_WHAT THE TASK REQUIRES_
Print everything from "I have the platform" down to "platform UI controller..." in the thread about the out-of-memory error, word for word.

_DOCUMENT SEGMENT_
● ● ● ● ●
Platform fails with OOM error when loading second application

azzazzel commented 1 year ago

I have the platform running locally and uploaded two applications (welcome and count from the examples). Loading each application alone works fine. But when one is loaded, trying to load a second one (regardless of the order), the platform fails with the following:

❯ xec -L lib/ lib/kernel.xtc
Enter password:

Starting the AccountManager...
Starting the HostManager...
Starting the platform UI controller...
Started the XtcPlatform at http://xtc-platform.xqiz.it:8080
Info: Created a host module 'platformDB_jsondb.xqiz.it' for 'platformDB.xqiz.it'

Exception: java.lang.OutOfMemoryError thrown from the UncaughtExceptionHandler in thread "main"

Exception: java.lang.OutOfMemoryError thrown from the UncaughtExceptionHandler in thread "server-timer"
● ● ● ● ●
[Portion of a data file]
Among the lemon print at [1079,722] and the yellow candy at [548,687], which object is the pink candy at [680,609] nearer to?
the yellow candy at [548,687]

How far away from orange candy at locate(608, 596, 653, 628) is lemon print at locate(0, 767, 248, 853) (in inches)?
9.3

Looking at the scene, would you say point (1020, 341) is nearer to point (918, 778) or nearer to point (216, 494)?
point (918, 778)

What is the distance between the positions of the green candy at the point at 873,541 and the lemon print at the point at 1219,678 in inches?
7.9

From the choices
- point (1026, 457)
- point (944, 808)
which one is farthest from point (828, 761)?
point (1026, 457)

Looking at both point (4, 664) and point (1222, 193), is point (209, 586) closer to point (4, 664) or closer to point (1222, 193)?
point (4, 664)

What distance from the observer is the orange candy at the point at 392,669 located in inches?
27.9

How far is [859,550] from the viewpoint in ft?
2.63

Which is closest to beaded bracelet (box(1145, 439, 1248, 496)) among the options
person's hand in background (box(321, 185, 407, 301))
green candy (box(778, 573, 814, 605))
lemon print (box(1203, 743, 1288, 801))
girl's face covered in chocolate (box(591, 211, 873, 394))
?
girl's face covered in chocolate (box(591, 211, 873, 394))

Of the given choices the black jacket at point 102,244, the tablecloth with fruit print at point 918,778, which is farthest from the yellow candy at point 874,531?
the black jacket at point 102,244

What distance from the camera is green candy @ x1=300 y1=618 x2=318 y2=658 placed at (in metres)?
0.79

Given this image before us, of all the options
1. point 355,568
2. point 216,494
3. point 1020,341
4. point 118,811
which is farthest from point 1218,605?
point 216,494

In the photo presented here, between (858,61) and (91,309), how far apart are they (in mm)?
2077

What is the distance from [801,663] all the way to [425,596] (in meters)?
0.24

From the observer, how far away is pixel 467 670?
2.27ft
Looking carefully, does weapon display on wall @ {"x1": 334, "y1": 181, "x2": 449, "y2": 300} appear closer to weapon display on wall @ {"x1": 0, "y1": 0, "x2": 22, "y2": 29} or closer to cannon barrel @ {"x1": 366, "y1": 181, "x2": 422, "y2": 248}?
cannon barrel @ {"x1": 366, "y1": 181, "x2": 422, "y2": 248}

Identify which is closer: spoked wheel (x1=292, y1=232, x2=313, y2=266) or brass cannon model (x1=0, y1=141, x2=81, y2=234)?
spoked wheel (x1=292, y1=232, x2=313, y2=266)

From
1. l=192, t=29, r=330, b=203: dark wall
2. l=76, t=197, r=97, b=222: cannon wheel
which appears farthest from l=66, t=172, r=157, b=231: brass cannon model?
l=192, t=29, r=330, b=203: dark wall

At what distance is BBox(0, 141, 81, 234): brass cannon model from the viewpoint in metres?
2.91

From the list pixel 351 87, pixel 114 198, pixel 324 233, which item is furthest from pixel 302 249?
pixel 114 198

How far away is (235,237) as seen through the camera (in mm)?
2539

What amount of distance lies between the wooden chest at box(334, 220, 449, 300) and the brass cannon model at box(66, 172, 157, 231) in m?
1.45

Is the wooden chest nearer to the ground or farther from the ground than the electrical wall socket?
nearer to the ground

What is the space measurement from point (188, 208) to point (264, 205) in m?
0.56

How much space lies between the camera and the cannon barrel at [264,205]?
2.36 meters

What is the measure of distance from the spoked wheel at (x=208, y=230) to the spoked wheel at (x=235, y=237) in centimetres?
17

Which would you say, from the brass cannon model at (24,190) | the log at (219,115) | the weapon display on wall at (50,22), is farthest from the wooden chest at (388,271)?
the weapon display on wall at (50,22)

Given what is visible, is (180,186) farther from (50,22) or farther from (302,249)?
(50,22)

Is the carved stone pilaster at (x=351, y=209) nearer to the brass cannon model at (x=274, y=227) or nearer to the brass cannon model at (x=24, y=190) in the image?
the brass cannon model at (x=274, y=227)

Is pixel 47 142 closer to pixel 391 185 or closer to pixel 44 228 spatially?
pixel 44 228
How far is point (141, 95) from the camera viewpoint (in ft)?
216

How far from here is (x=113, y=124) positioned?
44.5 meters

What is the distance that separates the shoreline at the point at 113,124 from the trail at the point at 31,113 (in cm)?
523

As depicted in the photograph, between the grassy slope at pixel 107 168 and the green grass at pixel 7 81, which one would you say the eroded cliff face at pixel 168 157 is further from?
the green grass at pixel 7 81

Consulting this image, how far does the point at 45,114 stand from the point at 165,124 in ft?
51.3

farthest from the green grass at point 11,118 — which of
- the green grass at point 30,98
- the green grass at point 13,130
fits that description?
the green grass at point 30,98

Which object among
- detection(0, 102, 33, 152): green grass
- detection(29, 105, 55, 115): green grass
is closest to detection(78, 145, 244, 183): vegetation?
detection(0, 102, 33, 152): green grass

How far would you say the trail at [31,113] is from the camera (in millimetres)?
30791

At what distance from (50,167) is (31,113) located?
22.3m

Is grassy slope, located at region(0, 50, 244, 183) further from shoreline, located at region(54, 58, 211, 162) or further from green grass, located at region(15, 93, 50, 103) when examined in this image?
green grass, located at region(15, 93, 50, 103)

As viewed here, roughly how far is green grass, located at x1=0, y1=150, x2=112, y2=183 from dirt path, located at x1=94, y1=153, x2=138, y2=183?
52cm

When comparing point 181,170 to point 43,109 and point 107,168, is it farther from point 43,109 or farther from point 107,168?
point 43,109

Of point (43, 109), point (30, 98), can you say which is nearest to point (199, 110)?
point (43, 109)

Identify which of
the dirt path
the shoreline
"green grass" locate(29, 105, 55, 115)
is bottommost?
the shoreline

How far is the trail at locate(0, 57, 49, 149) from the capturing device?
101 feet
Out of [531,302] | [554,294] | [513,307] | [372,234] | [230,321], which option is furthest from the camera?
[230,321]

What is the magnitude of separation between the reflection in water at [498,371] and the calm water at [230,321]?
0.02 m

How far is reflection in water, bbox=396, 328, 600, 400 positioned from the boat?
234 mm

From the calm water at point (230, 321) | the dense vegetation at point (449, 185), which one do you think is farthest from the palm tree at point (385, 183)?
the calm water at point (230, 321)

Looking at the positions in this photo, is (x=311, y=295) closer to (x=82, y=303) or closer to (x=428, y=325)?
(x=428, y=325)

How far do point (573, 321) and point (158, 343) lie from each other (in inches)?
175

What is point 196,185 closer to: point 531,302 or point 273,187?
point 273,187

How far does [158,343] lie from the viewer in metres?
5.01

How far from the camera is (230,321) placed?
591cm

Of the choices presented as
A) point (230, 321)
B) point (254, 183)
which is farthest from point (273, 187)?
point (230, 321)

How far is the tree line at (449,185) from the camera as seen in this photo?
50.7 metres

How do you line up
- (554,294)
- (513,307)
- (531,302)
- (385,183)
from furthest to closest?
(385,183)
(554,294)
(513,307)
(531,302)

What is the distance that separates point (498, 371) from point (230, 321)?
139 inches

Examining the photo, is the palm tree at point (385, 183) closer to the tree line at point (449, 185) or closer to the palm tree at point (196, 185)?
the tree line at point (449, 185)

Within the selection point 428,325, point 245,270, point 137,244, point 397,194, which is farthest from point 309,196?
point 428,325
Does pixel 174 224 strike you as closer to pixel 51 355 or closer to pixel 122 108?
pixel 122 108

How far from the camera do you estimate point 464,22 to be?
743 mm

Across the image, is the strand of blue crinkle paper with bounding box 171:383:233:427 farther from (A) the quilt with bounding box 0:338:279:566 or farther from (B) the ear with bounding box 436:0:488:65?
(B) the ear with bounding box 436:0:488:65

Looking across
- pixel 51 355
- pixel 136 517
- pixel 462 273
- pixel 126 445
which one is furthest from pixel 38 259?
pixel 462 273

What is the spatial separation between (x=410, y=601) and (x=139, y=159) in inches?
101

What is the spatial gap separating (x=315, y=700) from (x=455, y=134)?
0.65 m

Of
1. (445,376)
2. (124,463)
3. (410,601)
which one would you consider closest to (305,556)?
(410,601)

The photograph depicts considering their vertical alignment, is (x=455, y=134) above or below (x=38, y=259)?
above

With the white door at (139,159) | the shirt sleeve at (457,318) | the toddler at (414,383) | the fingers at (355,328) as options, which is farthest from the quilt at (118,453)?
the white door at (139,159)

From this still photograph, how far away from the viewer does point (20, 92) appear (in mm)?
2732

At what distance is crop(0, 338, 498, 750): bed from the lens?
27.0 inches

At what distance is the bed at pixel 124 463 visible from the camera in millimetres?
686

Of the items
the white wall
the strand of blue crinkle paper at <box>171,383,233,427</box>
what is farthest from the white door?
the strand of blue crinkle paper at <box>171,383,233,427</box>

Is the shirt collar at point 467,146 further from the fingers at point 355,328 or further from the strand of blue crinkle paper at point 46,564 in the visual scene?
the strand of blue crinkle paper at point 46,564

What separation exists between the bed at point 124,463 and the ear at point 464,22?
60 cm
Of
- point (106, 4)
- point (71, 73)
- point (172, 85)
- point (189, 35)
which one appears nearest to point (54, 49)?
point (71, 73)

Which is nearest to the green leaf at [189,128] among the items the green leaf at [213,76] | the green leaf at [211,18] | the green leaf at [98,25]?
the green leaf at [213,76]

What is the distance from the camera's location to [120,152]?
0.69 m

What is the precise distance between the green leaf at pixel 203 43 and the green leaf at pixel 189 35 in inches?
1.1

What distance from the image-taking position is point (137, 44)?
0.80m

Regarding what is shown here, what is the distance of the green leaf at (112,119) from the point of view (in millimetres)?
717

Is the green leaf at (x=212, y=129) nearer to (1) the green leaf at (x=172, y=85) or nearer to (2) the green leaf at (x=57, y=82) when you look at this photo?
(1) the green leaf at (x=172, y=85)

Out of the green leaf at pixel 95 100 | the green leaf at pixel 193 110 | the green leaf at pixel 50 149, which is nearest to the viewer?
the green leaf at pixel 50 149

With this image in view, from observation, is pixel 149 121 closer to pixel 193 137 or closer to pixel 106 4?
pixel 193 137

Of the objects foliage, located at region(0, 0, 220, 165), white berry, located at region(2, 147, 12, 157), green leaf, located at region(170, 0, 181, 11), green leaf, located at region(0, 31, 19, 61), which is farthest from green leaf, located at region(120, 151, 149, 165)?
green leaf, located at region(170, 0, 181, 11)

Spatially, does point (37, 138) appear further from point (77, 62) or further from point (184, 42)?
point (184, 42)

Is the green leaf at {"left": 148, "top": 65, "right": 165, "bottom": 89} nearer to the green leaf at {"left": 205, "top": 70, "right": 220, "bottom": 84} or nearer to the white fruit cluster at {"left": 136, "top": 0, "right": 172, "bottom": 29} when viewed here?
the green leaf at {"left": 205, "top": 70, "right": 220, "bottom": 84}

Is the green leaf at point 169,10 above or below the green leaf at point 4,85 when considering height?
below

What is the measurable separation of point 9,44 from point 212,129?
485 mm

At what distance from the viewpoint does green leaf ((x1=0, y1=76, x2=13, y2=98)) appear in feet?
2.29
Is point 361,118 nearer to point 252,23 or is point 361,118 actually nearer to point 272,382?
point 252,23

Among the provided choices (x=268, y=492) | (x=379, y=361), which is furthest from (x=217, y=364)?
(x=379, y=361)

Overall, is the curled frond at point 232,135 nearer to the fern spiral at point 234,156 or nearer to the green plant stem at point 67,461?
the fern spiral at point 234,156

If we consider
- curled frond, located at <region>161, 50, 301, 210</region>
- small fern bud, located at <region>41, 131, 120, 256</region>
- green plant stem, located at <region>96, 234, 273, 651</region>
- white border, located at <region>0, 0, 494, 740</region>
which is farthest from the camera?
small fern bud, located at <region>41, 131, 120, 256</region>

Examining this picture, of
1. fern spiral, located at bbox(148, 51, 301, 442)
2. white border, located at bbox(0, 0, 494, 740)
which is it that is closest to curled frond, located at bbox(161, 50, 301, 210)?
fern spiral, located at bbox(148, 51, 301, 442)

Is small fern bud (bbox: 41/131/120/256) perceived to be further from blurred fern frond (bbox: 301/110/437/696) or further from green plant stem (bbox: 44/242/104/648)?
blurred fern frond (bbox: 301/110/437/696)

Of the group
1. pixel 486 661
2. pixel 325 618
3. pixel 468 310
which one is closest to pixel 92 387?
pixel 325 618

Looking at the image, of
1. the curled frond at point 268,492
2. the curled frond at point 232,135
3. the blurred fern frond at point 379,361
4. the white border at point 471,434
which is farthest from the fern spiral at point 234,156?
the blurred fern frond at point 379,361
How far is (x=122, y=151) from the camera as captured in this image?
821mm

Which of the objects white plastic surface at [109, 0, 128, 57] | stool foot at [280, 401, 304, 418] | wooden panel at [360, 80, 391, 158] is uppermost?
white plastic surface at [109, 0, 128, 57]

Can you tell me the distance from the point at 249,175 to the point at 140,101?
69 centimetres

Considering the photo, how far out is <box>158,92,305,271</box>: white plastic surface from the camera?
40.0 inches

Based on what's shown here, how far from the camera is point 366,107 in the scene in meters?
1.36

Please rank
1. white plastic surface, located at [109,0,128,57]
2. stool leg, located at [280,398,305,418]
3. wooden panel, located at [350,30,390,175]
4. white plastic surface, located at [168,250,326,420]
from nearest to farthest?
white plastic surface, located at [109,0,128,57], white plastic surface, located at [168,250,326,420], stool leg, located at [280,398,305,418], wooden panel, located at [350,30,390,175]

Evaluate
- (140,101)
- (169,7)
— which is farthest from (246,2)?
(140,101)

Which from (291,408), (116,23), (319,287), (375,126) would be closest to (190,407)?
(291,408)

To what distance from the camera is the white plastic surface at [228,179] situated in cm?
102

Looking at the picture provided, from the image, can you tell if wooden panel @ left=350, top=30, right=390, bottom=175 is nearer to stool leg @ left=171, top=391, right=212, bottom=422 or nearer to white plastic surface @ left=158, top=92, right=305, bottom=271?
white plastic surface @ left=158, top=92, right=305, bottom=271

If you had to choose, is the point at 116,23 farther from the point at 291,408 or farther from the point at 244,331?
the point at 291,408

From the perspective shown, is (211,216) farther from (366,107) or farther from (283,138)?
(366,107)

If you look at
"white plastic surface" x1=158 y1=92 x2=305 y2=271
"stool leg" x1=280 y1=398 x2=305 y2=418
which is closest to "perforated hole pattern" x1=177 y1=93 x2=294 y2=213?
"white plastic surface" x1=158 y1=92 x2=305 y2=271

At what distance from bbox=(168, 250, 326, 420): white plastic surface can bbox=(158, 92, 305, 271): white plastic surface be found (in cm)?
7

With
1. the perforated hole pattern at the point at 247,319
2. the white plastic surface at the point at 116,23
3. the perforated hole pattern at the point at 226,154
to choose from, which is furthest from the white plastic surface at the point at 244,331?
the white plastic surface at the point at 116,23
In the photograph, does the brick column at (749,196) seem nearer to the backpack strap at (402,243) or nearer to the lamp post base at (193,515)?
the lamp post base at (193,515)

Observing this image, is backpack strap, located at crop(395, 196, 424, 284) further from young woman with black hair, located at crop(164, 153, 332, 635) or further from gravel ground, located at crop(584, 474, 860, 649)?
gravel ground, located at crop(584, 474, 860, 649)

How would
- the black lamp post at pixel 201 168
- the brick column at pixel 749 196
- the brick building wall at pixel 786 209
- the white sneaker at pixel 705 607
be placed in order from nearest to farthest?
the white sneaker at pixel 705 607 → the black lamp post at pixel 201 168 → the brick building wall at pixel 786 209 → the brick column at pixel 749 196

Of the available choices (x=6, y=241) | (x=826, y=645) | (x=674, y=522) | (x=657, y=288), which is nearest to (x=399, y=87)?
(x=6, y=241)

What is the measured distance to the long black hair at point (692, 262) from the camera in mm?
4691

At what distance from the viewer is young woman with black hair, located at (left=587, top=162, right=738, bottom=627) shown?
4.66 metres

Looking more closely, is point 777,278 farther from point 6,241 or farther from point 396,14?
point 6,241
● ● ● ● ●
_FINISHED TASK_
I have the platform running locally and uploaded two applications (welcome and count from the examples). Loading each application alone works fine. But when one is loaded, trying to load a second one (regardless of the order), the platform fails with the following:

❯ xec -L lib/ lib/kernel.xtc
Enter password:

Starting the AccountManager...
Starting the HostManager...
Starting the platform UI controller...